En droit du sang, les marchés publics ne connaissent pas le droit du sol
Donner son sang n’est pas qu’un acte citoyen à l’échelle française : cela permet a minima à tous les pays membres de l’Union européenne de bénéficier d’une quasi-autosuffisance. Le juge de l’Union européenne vient de rappeler que les médicaments issus du sang donné sont des biens comme les autres, couverts par la libre circulation.
Les marchés publics d’achats de médicaments dérivés du sang doivent respecter le principe de liberté d’accès à la commande publique, comme tous les autres marchés. De ce principe découle l’exigence communautaire d’autoriser des dépôts d’offres de médicaments dérivés du sang provenant d’autres pays que celui dont est issu le marché.

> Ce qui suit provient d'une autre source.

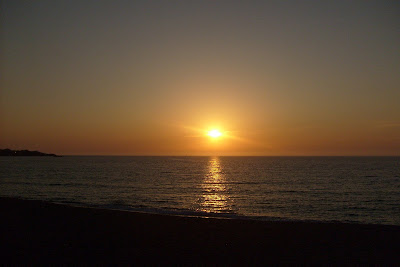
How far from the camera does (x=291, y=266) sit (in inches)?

Un hôpital slovène l’a appris à ses dépens en voyant le juge européen déclarer incompatible avec le droit de l’Union le cahier des charges permettant au seul candidat slovène de présenter une offre de médicaments. Le cadre juridique slovène étant dérivé de celui fixé par les directives européennes en la matière, la décision de la Cour de justice de l’Union européenne est applicable également en droit français.
Comme dans tous les hôpitaux de l’Union européenne, un hôpital slovène avait engagé une procédure de passation de marché public portant sur l’acquisition de deux types de médicaments issus de plasma humain. Le cahier des charges techniques du marché précisait toutefois que les médicaments devaient avoir été fabriqués avec du « plasma slovène ». Par ailleurs, un autre marché pour des médicaments tirés de plasma d’autres pays de l’Union européenne devait être lancé : les médicaments tirés du seul plasma slovène ne couvrent en effet pas les besoins du pays.
Contesté pour ne pas ouvrir à la concurrence l’ensemble du marché, l’hôpital fonde sa décision sur la loi slovène. Elle dispose notamment que « l’approvisionnement prioritaire en médicaments produits industriellement à partir de plasma slovène […] est un principe sur la base duquel l’approvisionnement en médicaments provenant de l’Union européenne [produits] à partir de plasma étranger se fait en vertu d’une autorisation de mise sur le marché si les médicaments tirés de plasma slovène ne couvrent pas l’ensemble des besoins en République de Slovénie en ce qui concerne ces médicaments ». Par voie de conséquence, un seul opérateur économique, l’office de médecine transfusionnelle de la République de Slovénie, avait le droit de candidater au marché. Seul cet organisme public a le droit de faire produire et de distribuer les médicaments tirés du plasma, à un prix équivalent aux coûts liés à leur production.
En s’appuyant sur les dispositions des articles 2 (principes fondamentaux de la commande publique) et 23 (sur les spécifications techniques), le juge communautaire relève que « l’exigence d’origine nationale est intrinsèquement discriminatoire ». D’une part, il rappelle que même en matière de dons de sang, de politique de santé, de gestion de services de santé et de soins médicaux, les États membres doivent respecter le principe de libre circulation des marchandises. D’autre part, s’il est permis d’utiliser des critères techniques très précis, comme des labels par exemple, cela n’est conforme au droit de l’Union que dans le cas où des équivalents sont acceptés par le pouvoir adjudicateur.
Les pouvoirs adjudicateurs sont-ils pour autant dans l’obligation d’ouvrir leurs marchés de médicaments produits à partir de sang à tous les opérateurs économiques ? La Cour écarte un tel libéralisme en reconnaissant que de tels médicaments font l’objet de deux particularités notables. La première porte sur l’impératif de santé publique, qui se traduit notamment par le fait d’encourager les dons de sang volontaires et non rémunérés. La seconde porte sur l’objectif communautaire d’autosuffisance de l’Europe en médicaments de ce type, ce qui peut être compris comme une autosuffisance nationale. En cela, la législation slovène poursuit bien un objectif de santé publique.
En revanche soulève le juge, les stipulations du cahier des charges techniques restreignant la concurrence européenne ne participent pas de l’objectif de don gratuit et volontaire de sang. En effet, des produits provenant eux aussi de dons volontaires et gratuits peuvent être offerts dans le cadre d’une procédure concurrentielle ouverte sur l’Europe. De plus, cette discrimination n’a pas été instaurée pour préserver un niveau de prix poursuivant un but de santé publique, comme cela pourrait l’être en cas de pénurie mondiale de médicaments de ce type.
Le régime de production et de commercialisation de médicaments dérivés du plasma en France est sensiblement similaire aux règles slovènes. Les acheteurs hospitaliers seront ainsi avisés d’indiquer, s’ils recourent au « Label éthique » par exemple, que sont également recevables les offres équivalentes. Les fournisseurs européens devront dès lors se soumettre aux règles françaises de ce type de production, prévues au Code de la santé publique.